## Excerpt to read
┄┄┄┄┄┄┄┄┄┄┄┄┄┄┄┄┄┄┄┄
This is witnessed when Mrs Moore, a mother in labour is left without attention from the nurses or doctors while they prepare expensive machines to impress the hospital administrator. A doctor in the operating room says, "We"ll soon have you cured" in reference to the birth. This implies the insignificance of the wonder of birth to someone who isn't Catholic. .
More ignorance is seen further on involving the mother in labour. She asks "Is it a boy or girl" and the doctor in a grumpy manner replies, "Now I think it's a bit early to start imposing roles on it, don't you?" This notion implies that as Catholics, not in birth but they impose roles on their children without the consent of the children themselves, in regards to going to mass and further religious traditions. This religious feeling expressed does imply that Christians deliver ultimatums on their children, but of course this statement is irrelevant as it is delivered from a Monty Python film and so displays a comical perspective. .
In the second section of "The Miracle of Birth", we are taken to a third world country to witness the living conditions of a typical Roman Catholic family, alongside with the values and beliefs of their religion. .
In the opening, we see a man of low income, hard work and no transport struggle up a road to what is a cottage where he lives. A Stork bird drops a baby through the chimney into his cottage, and his emotions reveal "bloody hell". The baby is seen as a gift from God, a surprise, but obviously it came at the wrong time. Why? We find out that Dad is a father to over twenty children and that he has been made redundant from the mill he works at. This scene presents a stereotypical view of Catholics. .
With drawn back emotions, the father claims to his children that he's "got no option but to sell you all for scientific experiments". The father "Blames the Catholic Church for not letting me wear one of those little rubber things.
┄┄┄┄┄┄┄┄┄┄┄┄┄┄┄┄┄┄┄┄
## What to work on
1 > Answer these questions about the essay on "The Miracle of Birth":
(a) Why do the nurses and doctors leave Mrs Moore without attention?
(b) What drops the baby into the cottage, and through what?
(c) What has happened to the father's job at the mill?
2 > Does each statement agree with the essay on "The Miracle of Birth"? Answer yes or no, and quote the words from the essay that decide it.
(a) The father in the cottage has fewer than ten children.
(b) The second section takes the viewer to a third world country.
(c) The doctor answers the mother's question cheerfully.
┄┄┄┄┄┄┄┄┄┄┄┄┄┄┄┄┄┄┄┄
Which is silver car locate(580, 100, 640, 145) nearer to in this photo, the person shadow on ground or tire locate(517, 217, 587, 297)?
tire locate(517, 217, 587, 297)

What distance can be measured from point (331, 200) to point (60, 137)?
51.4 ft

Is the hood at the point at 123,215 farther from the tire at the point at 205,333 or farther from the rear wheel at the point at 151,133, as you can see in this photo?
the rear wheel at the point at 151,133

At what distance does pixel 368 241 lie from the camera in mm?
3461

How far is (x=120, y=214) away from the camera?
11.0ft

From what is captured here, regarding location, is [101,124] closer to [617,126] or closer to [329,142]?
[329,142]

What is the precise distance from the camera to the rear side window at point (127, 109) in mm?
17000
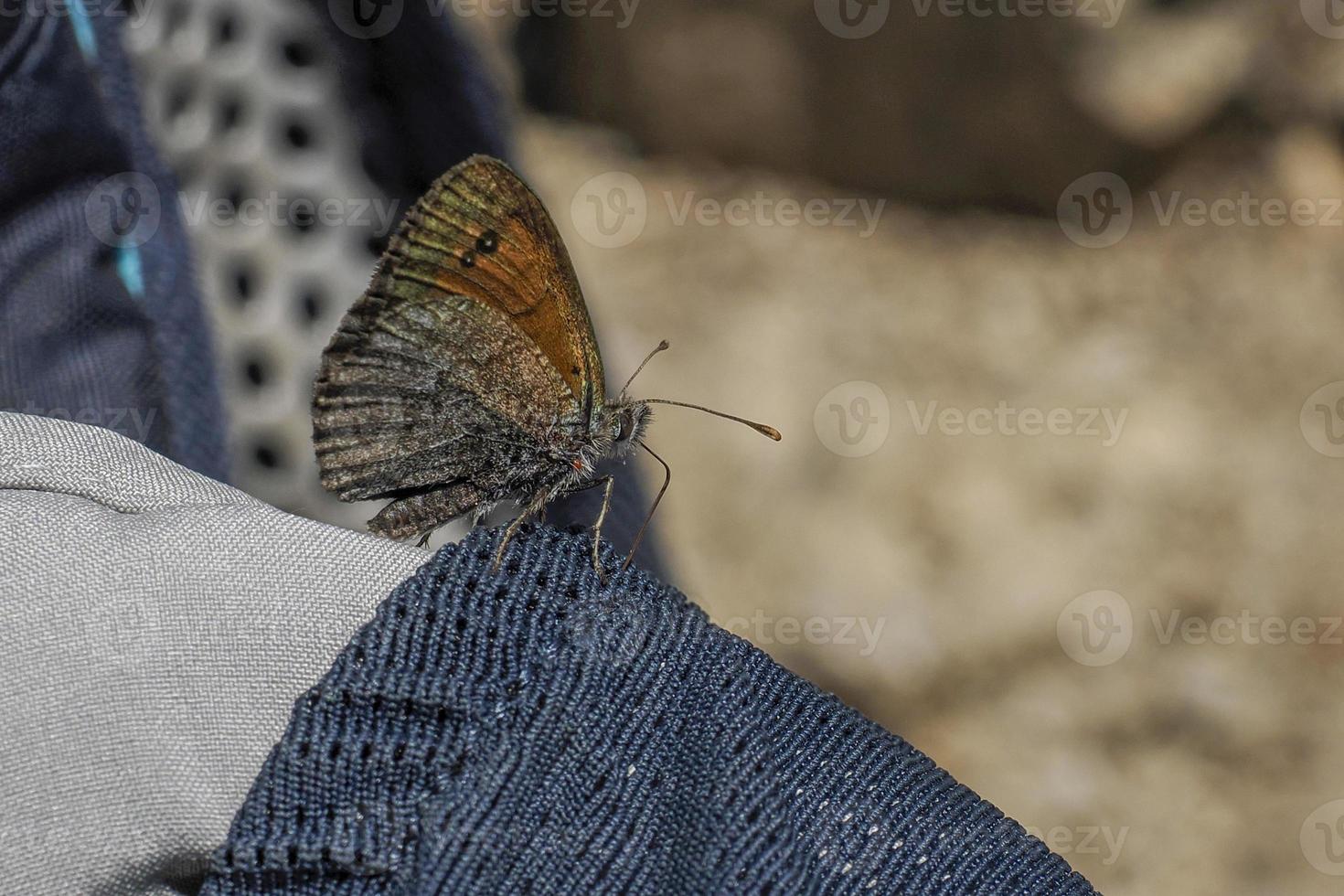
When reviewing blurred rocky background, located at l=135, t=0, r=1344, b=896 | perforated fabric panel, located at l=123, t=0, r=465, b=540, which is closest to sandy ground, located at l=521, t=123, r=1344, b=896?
blurred rocky background, located at l=135, t=0, r=1344, b=896

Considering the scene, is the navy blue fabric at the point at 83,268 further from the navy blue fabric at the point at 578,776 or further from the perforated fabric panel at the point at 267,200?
the navy blue fabric at the point at 578,776

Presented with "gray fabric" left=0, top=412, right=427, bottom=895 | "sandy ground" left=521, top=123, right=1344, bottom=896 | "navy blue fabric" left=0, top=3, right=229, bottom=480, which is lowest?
"gray fabric" left=0, top=412, right=427, bottom=895

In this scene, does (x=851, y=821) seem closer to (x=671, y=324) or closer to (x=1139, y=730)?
(x=1139, y=730)

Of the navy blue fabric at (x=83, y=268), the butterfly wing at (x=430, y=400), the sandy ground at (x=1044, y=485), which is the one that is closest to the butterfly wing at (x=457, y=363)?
the butterfly wing at (x=430, y=400)

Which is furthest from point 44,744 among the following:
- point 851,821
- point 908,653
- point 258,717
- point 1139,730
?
point 1139,730

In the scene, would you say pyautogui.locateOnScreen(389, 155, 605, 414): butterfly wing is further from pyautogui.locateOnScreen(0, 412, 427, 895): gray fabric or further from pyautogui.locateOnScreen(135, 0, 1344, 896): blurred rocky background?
pyautogui.locateOnScreen(135, 0, 1344, 896): blurred rocky background

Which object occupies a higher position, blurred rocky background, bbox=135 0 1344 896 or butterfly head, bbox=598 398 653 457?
blurred rocky background, bbox=135 0 1344 896

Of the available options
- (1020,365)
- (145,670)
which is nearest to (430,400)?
(145,670)
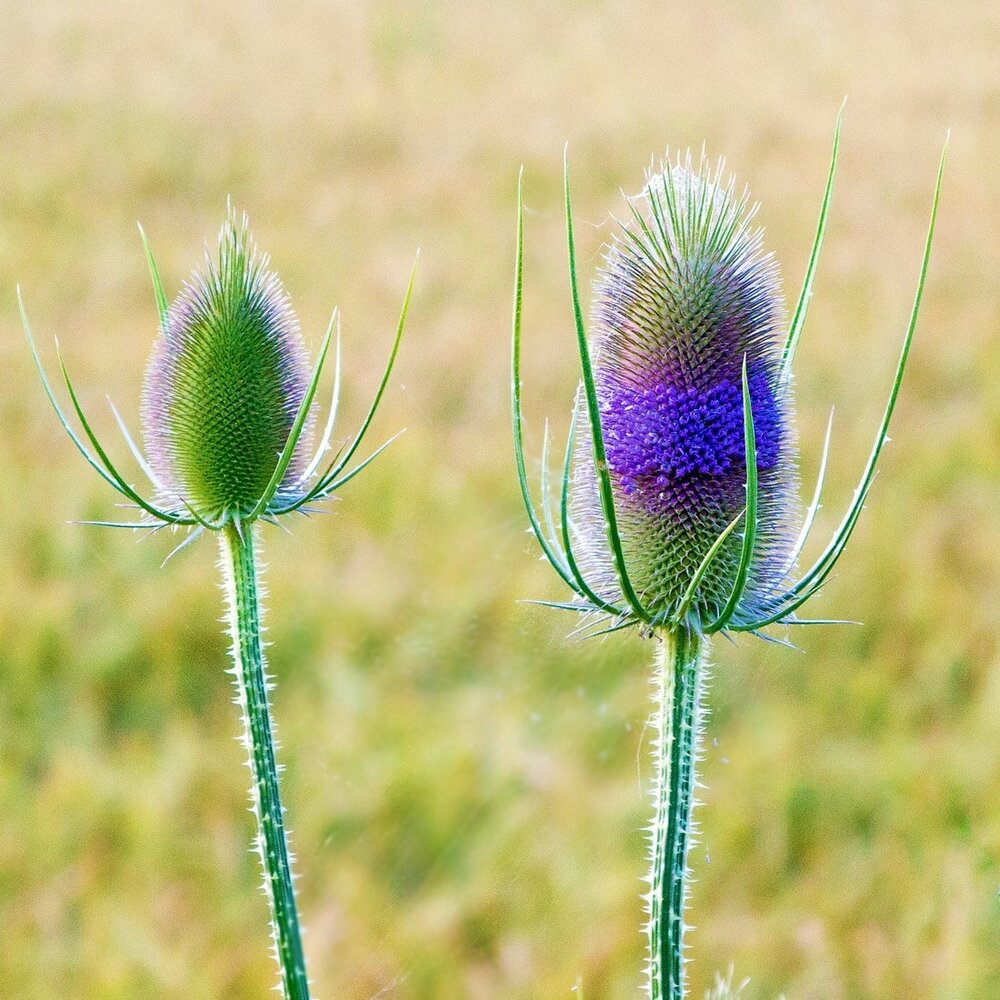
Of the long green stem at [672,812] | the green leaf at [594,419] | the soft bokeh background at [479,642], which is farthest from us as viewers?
the soft bokeh background at [479,642]

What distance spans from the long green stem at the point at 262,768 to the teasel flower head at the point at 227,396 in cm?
7

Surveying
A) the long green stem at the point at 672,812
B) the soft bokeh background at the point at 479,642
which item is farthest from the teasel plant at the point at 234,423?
the soft bokeh background at the point at 479,642

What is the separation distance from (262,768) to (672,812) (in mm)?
354

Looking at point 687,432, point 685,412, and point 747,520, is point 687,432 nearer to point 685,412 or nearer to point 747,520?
point 685,412

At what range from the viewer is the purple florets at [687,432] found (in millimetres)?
1169

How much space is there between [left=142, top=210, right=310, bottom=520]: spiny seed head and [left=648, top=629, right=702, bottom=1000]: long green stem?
46cm

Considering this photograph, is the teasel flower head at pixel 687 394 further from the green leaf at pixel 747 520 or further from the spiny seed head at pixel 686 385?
the green leaf at pixel 747 520

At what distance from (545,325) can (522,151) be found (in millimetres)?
1955

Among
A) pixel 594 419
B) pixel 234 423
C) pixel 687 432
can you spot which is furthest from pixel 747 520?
pixel 234 423

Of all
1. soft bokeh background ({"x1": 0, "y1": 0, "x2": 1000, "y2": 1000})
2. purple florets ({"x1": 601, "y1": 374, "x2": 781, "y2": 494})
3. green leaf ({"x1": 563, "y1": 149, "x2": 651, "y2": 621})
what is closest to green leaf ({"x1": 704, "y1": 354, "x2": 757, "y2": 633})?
green leaf ({"x1": 563, "y1": 149, "x2": 651, "y2": 621})

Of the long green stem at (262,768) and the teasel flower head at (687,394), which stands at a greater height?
the teasel flower head at (687,394)

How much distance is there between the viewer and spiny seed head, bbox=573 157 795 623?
117 cm

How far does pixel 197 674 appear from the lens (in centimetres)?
334

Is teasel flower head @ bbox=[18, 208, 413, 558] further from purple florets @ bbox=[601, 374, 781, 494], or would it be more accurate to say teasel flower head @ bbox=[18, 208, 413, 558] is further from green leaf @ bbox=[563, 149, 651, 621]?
green leaf @ bbox=[563, 149, 651, 621]
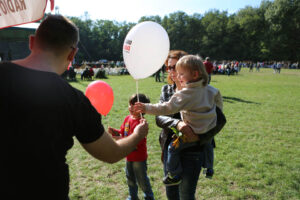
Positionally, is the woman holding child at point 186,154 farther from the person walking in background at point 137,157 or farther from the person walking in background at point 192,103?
the person walking in background at point 137,157

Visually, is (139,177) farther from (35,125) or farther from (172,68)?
(35,125)

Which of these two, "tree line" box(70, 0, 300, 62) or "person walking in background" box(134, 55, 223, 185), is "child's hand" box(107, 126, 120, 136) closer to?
"person walking in background" box(134, 55, 223, 185)

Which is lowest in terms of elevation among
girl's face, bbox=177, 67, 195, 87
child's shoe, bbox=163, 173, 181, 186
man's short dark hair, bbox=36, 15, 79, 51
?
child's shoe, bbox=163, 173, 181, 186

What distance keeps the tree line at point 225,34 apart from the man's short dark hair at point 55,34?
180 feet

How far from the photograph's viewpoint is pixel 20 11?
1790 millimetres

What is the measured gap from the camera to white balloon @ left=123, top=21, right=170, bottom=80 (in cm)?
242

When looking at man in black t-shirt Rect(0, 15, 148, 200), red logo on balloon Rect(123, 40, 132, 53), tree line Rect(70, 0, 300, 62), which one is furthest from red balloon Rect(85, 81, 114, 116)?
tree line Rect(70, 0, 300, 62)

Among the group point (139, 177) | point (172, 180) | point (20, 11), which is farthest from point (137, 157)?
point (20, 11)

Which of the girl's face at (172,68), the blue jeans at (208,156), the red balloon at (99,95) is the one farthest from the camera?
the red balloon at (99,95)

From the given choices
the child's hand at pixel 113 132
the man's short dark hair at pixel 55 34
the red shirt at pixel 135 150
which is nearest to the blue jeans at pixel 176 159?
the red shirt at pixel 135 150

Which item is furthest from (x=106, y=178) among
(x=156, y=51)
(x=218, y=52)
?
(x=218, y=52)

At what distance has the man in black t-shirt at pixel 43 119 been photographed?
108cm

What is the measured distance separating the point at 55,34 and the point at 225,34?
3068 inches

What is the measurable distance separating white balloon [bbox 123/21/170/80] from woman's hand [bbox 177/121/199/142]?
90 centimetres
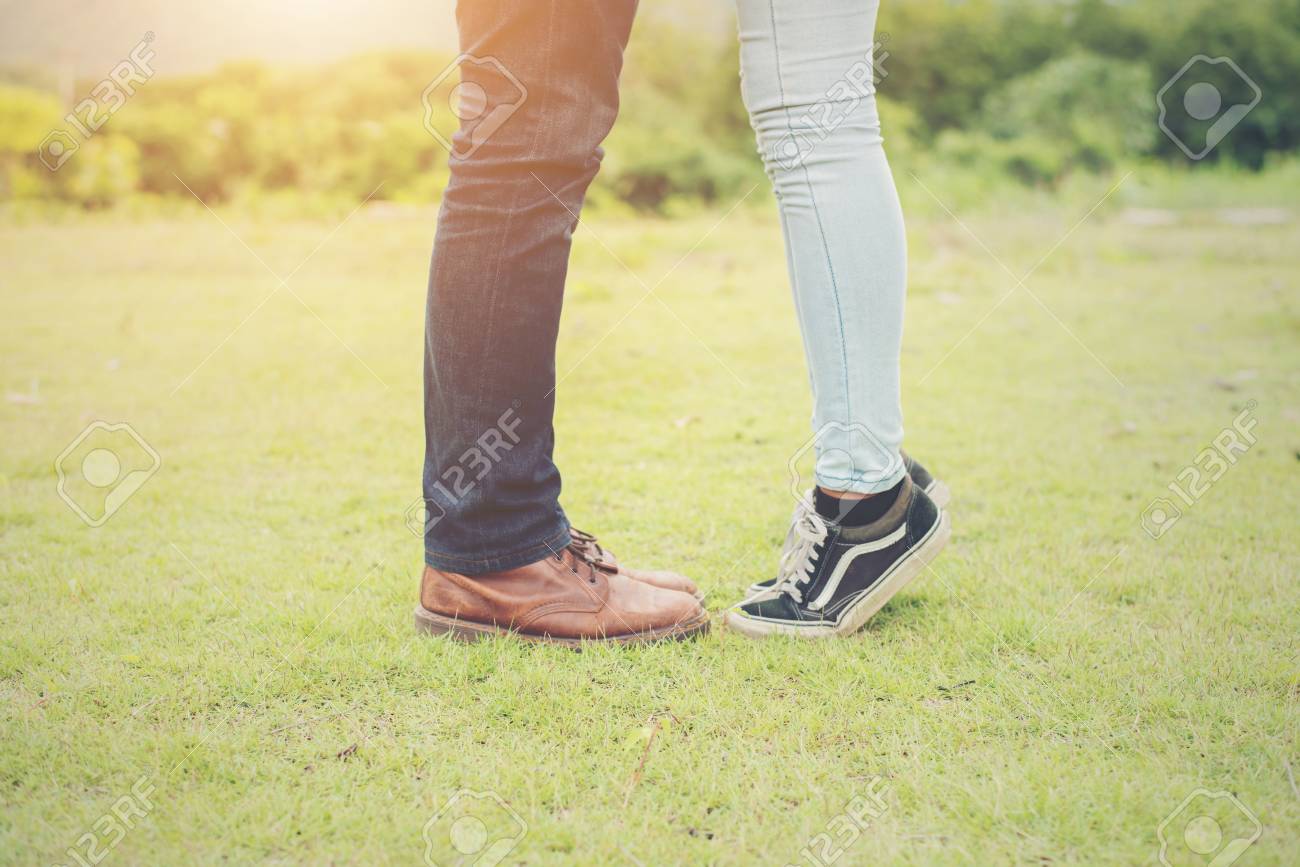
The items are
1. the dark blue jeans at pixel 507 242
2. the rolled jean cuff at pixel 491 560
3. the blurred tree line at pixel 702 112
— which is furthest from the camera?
the blurred tree line at pixel 702 112

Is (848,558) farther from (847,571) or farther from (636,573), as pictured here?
(636,573)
┄┄┄┄┄┄┄┄┄┄┄┄┄┄┄┄┄┄┄┄
## Completed exercise
1 >
(a) They are preparing expensive machines to impress the hospital administrator.
(b) A Stork bird drops the baby through the chimney.
(c) He has been made redundant from the mill.

2 >
(a) No: "Dad is a father to over twenty children"
(b) Yes: "we are taken to a third world country"
(c) No: "the doctor in a grumpy manner replies"